§ Exercise: Rewrite the lines of the records from the line with "As observed in this photograph, from" up to and including the line with "228 centimetres" as a Markdown table with the columns Row and Line, numbering each line in Row. Leave out blank lines.

[Excerpt from a dataset]
start
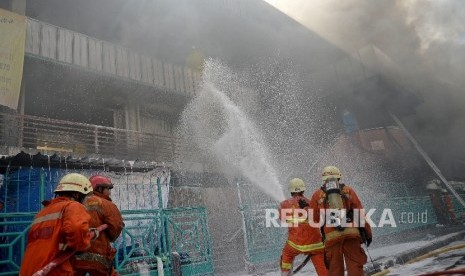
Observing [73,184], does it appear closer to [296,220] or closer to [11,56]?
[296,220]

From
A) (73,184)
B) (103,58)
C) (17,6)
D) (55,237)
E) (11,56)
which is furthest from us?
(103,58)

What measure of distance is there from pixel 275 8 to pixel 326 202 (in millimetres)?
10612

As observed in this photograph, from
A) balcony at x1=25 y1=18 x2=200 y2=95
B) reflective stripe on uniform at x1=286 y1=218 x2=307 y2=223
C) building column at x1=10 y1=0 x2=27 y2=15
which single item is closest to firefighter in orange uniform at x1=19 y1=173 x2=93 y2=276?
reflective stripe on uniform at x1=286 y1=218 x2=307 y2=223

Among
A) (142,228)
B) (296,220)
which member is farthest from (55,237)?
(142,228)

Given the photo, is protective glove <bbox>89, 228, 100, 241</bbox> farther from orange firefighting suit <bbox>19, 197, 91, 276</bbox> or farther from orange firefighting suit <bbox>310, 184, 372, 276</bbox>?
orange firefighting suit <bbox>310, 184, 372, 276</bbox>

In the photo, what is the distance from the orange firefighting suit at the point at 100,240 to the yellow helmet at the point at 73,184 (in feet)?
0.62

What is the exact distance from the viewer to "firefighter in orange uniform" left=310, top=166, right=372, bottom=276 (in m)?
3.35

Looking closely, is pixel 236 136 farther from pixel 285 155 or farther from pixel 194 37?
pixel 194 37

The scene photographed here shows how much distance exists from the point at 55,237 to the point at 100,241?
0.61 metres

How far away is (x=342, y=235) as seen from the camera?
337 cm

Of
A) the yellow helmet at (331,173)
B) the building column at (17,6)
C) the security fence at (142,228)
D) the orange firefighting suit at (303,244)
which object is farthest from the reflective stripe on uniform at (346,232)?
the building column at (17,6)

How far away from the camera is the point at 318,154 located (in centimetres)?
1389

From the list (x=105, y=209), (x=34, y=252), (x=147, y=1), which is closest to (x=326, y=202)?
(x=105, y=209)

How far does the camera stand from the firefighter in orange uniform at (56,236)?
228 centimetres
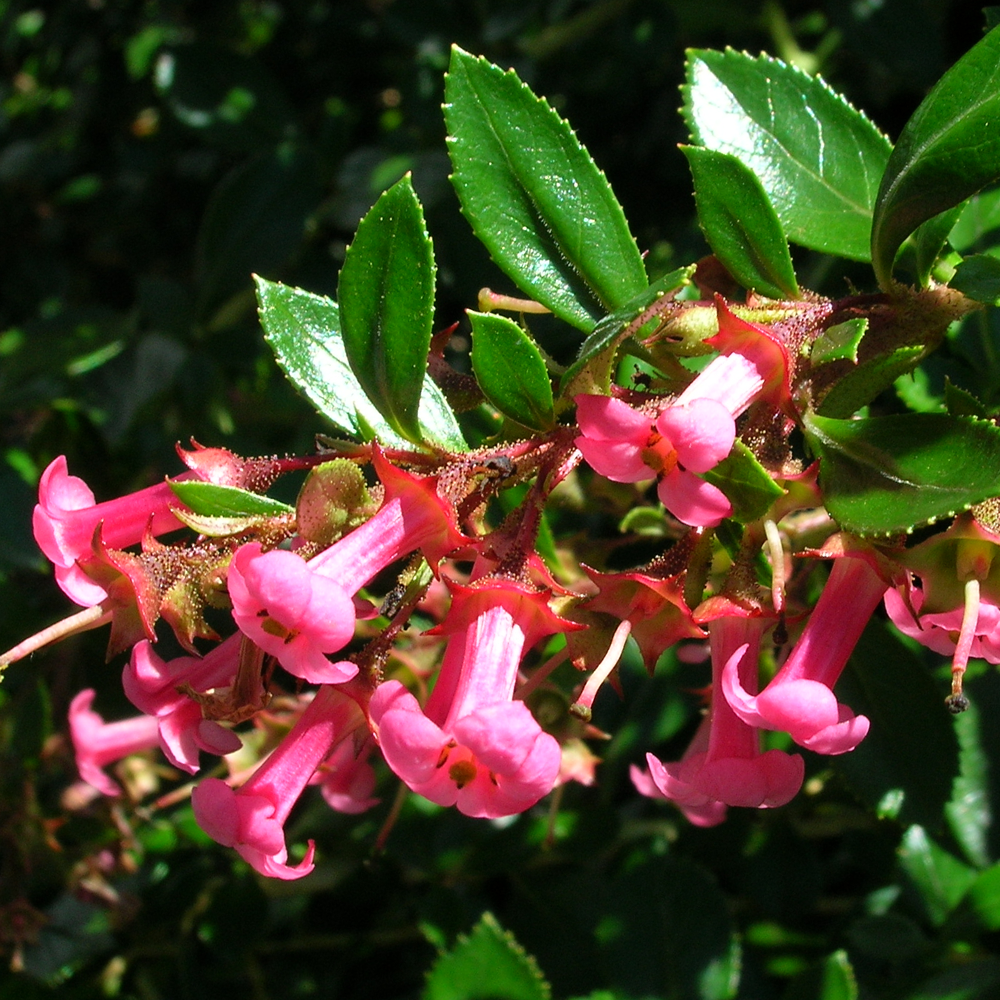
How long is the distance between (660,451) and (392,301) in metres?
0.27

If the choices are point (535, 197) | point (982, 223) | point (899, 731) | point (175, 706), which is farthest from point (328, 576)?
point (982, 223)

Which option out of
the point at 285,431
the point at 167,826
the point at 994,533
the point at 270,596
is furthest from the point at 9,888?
end
§ Response to this task:
| Row | Line |
|---|---|
| 1 | As observed in this photograph, from |
| 2 | A) balcony at x1=25 y1=18 x2=200 y2=95 |
| 3 | B) reflective stripe on uniform at x1=286 y1=218 x2=307 y2=223 |
| 4 | C) building column at x1=10 y1=0 x2=27 y2=15 |
| 5 | which single item is closest to firefighter in orange uniform at x1=19 y1=173 x2=93 y2=276? |
| 6 | reflective stripe on uniform at x1=286 y1=218 x2=307 y2=223 |
| 7 | Among |
| 8 | A) (142,228) |
| 9 | B) (296,220) |
| 10 | which member is farthest from (55,237)? |
| 11 | (142,228) |
| 12 | Given the photo, is protective glove <bbox>89, 228, 100, 241</bbox> farther from orange firefighting suit <bbox>19, 197, 91, 276</bbox> or farther from orange firefighting suit <bbox>310, 184, 372, 276</bbox>? |
| 13 | orange firefighting suit <bbox>310, 184, 372, 276</bbox> |
| 14 | In the photo, what is the distance from the orange firefighting suit at the point at 100,240 to the yellow helmet at the point at 73,184 (in feet)? |
| 15 | 0.62 |
| 16 | What is the exact distance from the viewer to "firefighter in orange uniform" left=310, top=166, right=372, bottom=276 (in m)? |
| 17 | 3.35 |
| 18 | Looking closely, is pixel 236 136 farther from pixel 285 155 or farther from pixel 194 37? |
| 19 | pixel 194 37 |
| 20 | The scene photographed here shows how much distance exists from the point at 55,237 to the point at 100,241? |
| 21 | 0.61 metres |
| 22 | How far away is (x=342, y=235) as seen from the camera? |
| 23 | 337 cm |
| 24 | Of |
| 25 | A) the yellow helmet at (331,173) |
| 26 | B) the building column at (17,6) |
| 27 | C) the security fence at (142,228) |
| 28 | D) the orange firefighting suit at (303,244) |
| 29 | which object is farthest from the reflective stripe on uniform at (346,232)? |
| 30 | the building column at (17,6) |
| 31 | How far away from the camera is the point at 318,154 located (in centimetres)? |
| 32 | 1389 |
| 33 | From the list (x=105, y=209), (x=34, y=252), (x=147, y=1), which is closest to (x=326, y=202)? |
| 34 | (x=105, y=209) |
| 35 | How far does the camera stand from the firefighter in orange uniform at (56,236)? |
| 36 | 228 centimetres |